Kontras.id, (Bolmut) – Kelangkaan solar di SPBU Bintauna Kabupaten Bolaang Mongondow Utara (Bolmut) dikeluhkan para petani, nelayan hingga sopir truk.
Setiap kali solar datang, antrean kendaraan langsung memadati halaman SPBU hingga ke jalan. Banyak yang sudah tiba sebelum matahari terbit, namun tetap tidak kebagian.
Kelangkaan yang terjadi hingga berminggu-minggu tersebut, membuat para nelayan gagal melaut, petani menunda operasional, dan sopir truk terhambat mengangkut hasil pertanian.
Namun hingga kini, baik Pertamina maupun pemerintah daerah belum memberikan langkah konkret. Sementara di lapangan, pertanyaan warga hanya satu. Kenapa solar selalu habis, dan pasokan selalu terlambat?

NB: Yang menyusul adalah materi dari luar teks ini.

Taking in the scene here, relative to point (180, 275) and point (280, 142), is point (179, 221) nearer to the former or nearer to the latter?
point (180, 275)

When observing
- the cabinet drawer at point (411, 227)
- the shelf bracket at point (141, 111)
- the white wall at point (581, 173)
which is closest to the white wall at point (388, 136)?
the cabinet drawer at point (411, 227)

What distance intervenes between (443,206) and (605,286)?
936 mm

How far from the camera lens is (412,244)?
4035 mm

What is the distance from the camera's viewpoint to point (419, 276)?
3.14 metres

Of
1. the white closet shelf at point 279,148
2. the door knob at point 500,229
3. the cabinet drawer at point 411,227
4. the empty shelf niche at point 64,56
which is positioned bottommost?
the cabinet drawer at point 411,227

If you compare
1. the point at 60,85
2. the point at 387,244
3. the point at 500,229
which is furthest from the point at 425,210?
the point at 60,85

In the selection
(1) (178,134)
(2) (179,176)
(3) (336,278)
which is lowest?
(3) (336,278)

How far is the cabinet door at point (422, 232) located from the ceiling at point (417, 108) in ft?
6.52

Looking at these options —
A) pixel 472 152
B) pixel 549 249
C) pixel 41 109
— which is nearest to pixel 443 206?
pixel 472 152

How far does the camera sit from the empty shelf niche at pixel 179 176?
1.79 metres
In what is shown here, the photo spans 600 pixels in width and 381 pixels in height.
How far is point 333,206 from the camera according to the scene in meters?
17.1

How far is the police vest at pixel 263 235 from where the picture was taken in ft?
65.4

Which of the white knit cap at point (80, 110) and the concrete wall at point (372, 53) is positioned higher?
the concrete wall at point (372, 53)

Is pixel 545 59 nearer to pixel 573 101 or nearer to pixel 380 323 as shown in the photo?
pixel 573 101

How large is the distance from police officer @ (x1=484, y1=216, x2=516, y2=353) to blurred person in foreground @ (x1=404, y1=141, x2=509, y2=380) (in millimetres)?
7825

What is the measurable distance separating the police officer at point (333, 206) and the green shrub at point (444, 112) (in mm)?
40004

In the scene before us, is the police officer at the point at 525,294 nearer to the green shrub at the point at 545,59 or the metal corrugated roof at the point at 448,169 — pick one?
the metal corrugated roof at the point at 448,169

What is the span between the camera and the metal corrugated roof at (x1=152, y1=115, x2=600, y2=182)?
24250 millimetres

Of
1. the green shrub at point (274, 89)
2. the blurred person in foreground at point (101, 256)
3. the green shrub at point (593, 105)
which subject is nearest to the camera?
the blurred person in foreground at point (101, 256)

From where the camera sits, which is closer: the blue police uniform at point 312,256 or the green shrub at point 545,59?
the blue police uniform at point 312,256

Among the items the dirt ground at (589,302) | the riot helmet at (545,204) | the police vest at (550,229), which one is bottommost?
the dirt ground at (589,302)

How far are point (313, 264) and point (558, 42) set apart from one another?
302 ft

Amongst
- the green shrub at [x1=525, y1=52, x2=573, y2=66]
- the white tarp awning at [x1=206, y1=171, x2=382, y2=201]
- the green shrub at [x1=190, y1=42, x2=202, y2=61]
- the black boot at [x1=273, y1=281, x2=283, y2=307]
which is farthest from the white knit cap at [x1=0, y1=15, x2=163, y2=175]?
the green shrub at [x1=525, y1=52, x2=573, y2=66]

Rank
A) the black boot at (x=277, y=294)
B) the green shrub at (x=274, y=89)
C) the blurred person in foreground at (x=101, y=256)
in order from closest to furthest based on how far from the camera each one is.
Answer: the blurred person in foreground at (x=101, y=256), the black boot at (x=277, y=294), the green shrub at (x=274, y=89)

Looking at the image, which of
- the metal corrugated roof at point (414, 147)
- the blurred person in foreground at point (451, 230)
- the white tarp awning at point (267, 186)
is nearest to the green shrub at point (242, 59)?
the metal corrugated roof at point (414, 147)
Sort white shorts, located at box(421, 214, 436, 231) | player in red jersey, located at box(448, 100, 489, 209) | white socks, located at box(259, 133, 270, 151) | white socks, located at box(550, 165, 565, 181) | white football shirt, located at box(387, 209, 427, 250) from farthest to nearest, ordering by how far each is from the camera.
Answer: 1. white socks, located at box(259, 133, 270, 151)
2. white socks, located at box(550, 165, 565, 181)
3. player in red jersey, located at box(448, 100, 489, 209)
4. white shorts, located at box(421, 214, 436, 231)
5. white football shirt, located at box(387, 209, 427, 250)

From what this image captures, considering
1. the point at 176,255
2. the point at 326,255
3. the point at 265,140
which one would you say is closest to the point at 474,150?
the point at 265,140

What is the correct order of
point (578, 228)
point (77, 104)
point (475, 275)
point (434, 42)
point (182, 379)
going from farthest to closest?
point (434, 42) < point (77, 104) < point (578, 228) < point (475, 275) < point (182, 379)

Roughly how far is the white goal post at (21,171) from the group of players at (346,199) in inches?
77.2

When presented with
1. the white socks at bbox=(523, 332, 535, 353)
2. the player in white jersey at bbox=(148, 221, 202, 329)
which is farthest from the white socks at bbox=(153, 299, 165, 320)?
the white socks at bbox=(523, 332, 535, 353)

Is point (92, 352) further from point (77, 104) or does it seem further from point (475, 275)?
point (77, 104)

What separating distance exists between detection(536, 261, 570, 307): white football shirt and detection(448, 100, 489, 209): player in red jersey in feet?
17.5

“Sudah beberapa kali kami datang pagi-pagi, tapi solar cepat habis. Kadang dapat, kadang tidak. Padahal kami butuh untuk melaut,” ujar Abdul Mutalib Hassan, nelayan Bintauna, Rabu 19/11/2025.
Sopir angkutan barang yang mengangkut hasil pertanian juga mengeluhkan dampak serupa. Jadwal distribusi menjadi berantakan dan biaya operasional melonjak.
“Setiap solar masuk antre panjang, sering tidak kebagian. Terlalu sering begini,” kata seorang sopir truk.
Pihak SPBU Bintauna tidak menutup-nutupi kenyataan bahwa pasokan solar bersubsidi jauh dari kata cukup.
“SPBU Bintauna dapat pasokan 8.000 liter. Itu kadang masuk satu minggu, kadang dua minggu baru masuk solar,” ungkap pengelola SPBU, Feby Mamahit.
Kelangkaan berulang ini memantik reaksi dari Anggota DPRD Bolmut Dapil III, Abdul Mulo Daeng Mulisa, yang mendesak Pertamina dan Pemda turun tangan segera.
“Saya pikir penambahan kuota solar di SPBU Bintauna adalah hal yang rasional, urgensi, dan sangat mendesak,” tegas Mulo.
Ia mengaku sudah memantau langsung kondisi SPBU Bintauna dan berdiskusi dengan pengelola.
“Penambahan kuota solar di SPBU Bintauna itu wajib, demi memenuhi kebutuhan masyarakat,” terangnya.